==== Extracted text ====
Engelhard Drive will be site of temporary postal center

By jennifer dome
Staff Writer

Engelhard Drive will be site
of temporary postal center
By jennifer dome
Staff Writer

MONROE — The U.S. Postal Service announced last Thursday that the temporary mail distribution facility slated to open in the township will be located at 24 Engelhard Drive.

The 221,300-square-foot facility will house approximately 500 employees, and will control mail destined for delivery in zip codes that begin with the digits 085 and 086, a press release from the postal service states.

Discoveries of anthrax at the U.S. Postal Processing and Distribution Center on Route 130 in Hamilton Township, Mercer County, resulted in that site’s closing in October 2001. Although the postal service relocated its carrier and processing operation to other sites, it has also been looking for suitable places to base its operations while decontamination takes place in Hamilton, postal service spokesman Dan Quinn said.

The postal service signed a three-year lease with the South Middlesex Development Company, LLC, in order to use the new facility in Monroe. The cost of leasing the building was not released.

Since the Hamilton facility closed last October, mail has been processed in Edison, South River and Kearny, postal officials said. These sites will continue to process outgoing operations, officials said

"Service to this area has been improving steadily and we are moving closer to the levels we were at before the anthrax scare last fall," said Vito Cetta, district manager and executive in charge for the postal service in central New Jersey. "The interim facility will offer us additional operational efficiencies, and will help us to continue to improve service."
==== Data to examine ====
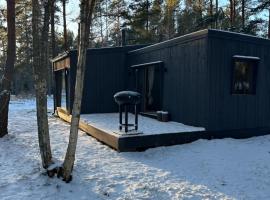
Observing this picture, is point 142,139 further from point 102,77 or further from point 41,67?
point 102,77


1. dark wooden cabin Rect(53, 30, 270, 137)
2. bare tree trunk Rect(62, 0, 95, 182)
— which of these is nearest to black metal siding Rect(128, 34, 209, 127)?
dark wooden cabin Rect(53, 30, 270, 137)

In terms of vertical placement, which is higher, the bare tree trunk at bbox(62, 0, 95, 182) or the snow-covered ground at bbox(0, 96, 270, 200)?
the bare tree trunk at bbox(62, 0, 95, 182)

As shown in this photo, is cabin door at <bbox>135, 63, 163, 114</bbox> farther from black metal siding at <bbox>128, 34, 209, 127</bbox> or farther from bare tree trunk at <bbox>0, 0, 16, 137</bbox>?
bare tree trunk at <bbox>0, 0, 16, 137</bbox>

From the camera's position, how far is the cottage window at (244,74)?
29.6 feet

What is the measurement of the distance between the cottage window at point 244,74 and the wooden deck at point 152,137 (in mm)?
1098

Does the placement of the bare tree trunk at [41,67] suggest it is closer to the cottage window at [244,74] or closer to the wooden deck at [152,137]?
the wooden deck at [152,137]

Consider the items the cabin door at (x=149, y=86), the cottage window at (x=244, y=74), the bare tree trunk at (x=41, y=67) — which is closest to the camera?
the bare tree trunk at (x=41, y=67)

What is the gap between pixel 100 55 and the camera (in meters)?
12.8

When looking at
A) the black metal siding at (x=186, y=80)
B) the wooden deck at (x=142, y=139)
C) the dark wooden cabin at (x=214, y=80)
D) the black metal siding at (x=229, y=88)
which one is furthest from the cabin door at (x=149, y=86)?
the wooden deck at (x=142, y=139)

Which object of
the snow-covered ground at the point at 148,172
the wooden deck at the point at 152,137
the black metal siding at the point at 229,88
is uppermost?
====
Instructions:
A. According to the article about the temporary postal center, about how many employees will the Engelhard Drive facility house?
B. Continue the article about the Monroe temporary postal center from its last sentence.

Task responses:
A. Approximately 500 employees.

B.
Approximately 500,000 pieces of third-class business mail was left inside the Hamilton center at the time of the anthrax scare, Carl Walton, of the central New Jersey district, reported last fall. All of the mail was destinating mail, meaning it was being sent to zip codes beginning with 085 and 086 in the Hamilton area.

These pieces of mail were not expected to be contaminated, since those with anthrax were being sent outside of the area, Walton said. However, since the pieces were inside the facility at the time, they had to remain stagnant until they could be decontaminated, he said.

According to the Associated Press, the Hamilton building is in line for decontamination after the Brentwood facility, located in Washington, D.C., is completed. Work on the Brentwood site is expected to begin shortly.

After last fall’s anthrax scare, five people died and 13 others became ill. In New Jersey, five confirmed anthrax infections and two suspected cases occurred, though there were no fatalities, according to the Associated Press. All but one case in the state involved postal workers.

No arrests have been made in relation to the anthrax attacks, despite the posting of a $2.5 million reward for information leading to an arrest.